L'idea di fondo del Legislatore è stata quella di prevedere uno strumento per offrire, ai soggetti non fallibili in quanto espressamente esclusi dall'art. 1 L.F., la possibilità di concordare con i creditori un piano di ristrutturazione dei debiti con conseguente esdebitazione del soggetto in crisi e soddisfazione dei creditori[34].

Per sovraindebitamento, nel testo legislativo come integrato dal decreto crescita bis, si intende quella "situazione di perdurante squilibrio tra le obbligazioni assunte ed il patrimonio prontamente liquidabile per farvi fronte, che determina la rilevante difficoltà di adempiere le proprie obbligazioni ovvero la definitiva incapacità del debitore di adempiere regolarmente"[35].

Ciò che deve far riflettere è l'inciso aggiunto dalla novella apportata con legge di conversione 221 del 2012, " ovvero la definitiva incapacità del debitore di adempiere regolarmente" , giacché tale carattere di definitività può, piuttosto univocamente, essere ricondotto all'alveo dell'insolvenza fallimentare.

Un’aggiunta, quest’ultima, di non poco conto che va interpretata nel senso di un’apertura del legislatore della riforma verso nuove e più ampie prospettive per il ricorso al sovraindebitamento.
————
RICHIESTE
- 1) Puoi riprodurre senza modifiche il testo sul sovraindebitamento, tutto quanto va da "Per sovraindebitamento, nel" giù fino a "ricorso al sovraindebitamento."?
- 2) Puoi riprendere il testo sul sovraindebitamento e proseguirlo a partire dall'ultima frase?
————
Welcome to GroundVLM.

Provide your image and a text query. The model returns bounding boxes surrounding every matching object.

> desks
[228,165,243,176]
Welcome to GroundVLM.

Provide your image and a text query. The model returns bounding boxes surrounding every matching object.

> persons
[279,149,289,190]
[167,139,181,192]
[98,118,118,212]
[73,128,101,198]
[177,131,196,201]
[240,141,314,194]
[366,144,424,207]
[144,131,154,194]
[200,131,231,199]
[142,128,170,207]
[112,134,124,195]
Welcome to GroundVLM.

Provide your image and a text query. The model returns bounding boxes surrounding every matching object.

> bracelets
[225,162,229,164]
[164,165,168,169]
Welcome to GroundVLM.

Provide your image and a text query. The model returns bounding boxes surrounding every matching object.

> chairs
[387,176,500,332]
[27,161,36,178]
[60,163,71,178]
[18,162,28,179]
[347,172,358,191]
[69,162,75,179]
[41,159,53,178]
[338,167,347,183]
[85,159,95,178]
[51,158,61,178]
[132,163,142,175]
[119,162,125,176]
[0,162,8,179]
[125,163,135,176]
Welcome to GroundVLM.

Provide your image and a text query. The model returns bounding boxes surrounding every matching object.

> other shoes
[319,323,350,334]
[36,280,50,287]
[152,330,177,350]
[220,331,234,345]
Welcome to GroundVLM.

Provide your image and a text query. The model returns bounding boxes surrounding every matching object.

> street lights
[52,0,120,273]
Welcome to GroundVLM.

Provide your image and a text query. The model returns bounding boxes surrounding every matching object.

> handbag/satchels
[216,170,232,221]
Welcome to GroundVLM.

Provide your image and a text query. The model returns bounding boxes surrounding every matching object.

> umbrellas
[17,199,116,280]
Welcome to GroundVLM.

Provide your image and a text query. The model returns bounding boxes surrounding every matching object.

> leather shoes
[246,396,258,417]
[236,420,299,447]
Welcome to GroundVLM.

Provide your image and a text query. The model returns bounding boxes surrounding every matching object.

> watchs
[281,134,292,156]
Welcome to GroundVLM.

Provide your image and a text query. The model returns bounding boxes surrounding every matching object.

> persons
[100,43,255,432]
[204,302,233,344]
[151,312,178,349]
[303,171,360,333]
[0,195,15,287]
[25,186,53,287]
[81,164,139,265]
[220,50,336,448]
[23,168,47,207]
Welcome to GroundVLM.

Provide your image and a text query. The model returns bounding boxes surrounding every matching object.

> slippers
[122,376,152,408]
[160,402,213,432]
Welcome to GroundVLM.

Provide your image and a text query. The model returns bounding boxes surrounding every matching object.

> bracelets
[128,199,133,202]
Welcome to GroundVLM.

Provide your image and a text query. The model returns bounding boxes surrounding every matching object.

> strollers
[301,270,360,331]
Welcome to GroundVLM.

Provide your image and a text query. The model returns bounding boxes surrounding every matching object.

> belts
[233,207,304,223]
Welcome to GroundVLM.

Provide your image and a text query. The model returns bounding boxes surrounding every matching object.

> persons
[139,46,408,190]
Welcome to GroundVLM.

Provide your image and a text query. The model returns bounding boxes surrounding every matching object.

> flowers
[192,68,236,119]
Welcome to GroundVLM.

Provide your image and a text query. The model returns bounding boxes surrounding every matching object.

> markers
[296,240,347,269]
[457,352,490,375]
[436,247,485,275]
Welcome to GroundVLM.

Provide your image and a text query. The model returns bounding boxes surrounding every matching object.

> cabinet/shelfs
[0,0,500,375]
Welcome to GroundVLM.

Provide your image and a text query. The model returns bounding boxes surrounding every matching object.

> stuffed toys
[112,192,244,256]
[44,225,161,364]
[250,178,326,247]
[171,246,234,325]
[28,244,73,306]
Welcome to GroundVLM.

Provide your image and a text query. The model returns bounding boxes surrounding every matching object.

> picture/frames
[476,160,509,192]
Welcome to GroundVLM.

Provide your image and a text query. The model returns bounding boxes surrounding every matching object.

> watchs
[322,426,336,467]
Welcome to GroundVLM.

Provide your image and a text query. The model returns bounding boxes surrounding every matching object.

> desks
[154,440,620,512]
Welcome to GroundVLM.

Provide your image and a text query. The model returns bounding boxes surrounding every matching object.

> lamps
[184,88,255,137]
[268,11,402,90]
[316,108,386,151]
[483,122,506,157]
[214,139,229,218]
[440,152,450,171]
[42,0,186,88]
————
RISPOSTE FORNITE
- 1)
Per sovraindebitamento, nel testo legislativo come integrato dal decreto crescita bis, si intende quella "situazione di perdurante squilibrio tra le obbligazioni assunte ed il patrimonio prontamente liquidabile per farvi fronte, che determina la rilevante difficoltà di adempiere le proprie obbligazioni ovvero la definitiva incapacità del debitore di adempiere regolarmente"[35].

Ciò che deve far riflettere è l'inciso aggiunto dalla novella apportata con legge di conversione 221 del 2012, " ovvero la definitiva incapacità del debitore di adempiere regolarmente" , giacché tale carattere di definitività può, piuttosto univocamente, essere ricondotto all'alveo dell'insolvenza fallimentare.

Un’aggiunta, quest’ultima, di non poco conto che va interpretata nel senso di un’apertura del legislatore della riforma verso nuove e più ampie prospettive per il ricorso al sovraindebitamento.

- 2)
Attraverso il procedimento di sovraindebitamento[36], che si sviluppa sotto l'egida dell'autorità giudiziaria che dovrà omologare l'accordo - esercitando per tal via poteri analoghi a quelli a lei riservati nello strumento concordatario - e con l'ausilio di un organismo di composizione della crisi istituito ad hoc dalla novella, si giunge alla finale esdebitazione del soggetto in crisi[37].

La novella del 2012 ha assimilato ai soggetti esclusi ex art. 1 L.F.[38] finanche il consumatore[39] al quale è riservato un iter di composizione della crisi parzialmente differente rispetto a quello previsto per il debitore - imprenditore, dovendo predisporre un piano - e non un accordo come nel caso dell'imprenditore - che si evolva in un regolamento negoziale dei propri debiti, che andrà sottoposto, in ogni caso, al Tribunale per l'omologazione.

Occorre inoltre evidenziare in questa sede che l'originaria previsione normativa di cui alla l. n. 3/2012 prevedeva che dall’omologazione seguissero effetti sospensivi ed inibitori delle azioni esecutive, dei sequestri e dell’acquisizione di titoli di prelazione efficaci sino ad un anno dalla data di omologazione[40] (art. 12, co. 3, della legge).

Tuttavia, con la successiva novella, è stata introdotta l'obbligatorietà dell’accordo omologato per tutti i creditori anteriori al momento in cui è stata eseguita la pubblicità della proposta e del decreto di fissazione dell’udienza ex art. 10, co. 2. Ai creditori con causa o titolo posteriore, inoltre, è fatto divieto di procedere esecutivamente sui beni oggetto del piano, il che comporta che il piano descriva tali beni con sufficiente precisione.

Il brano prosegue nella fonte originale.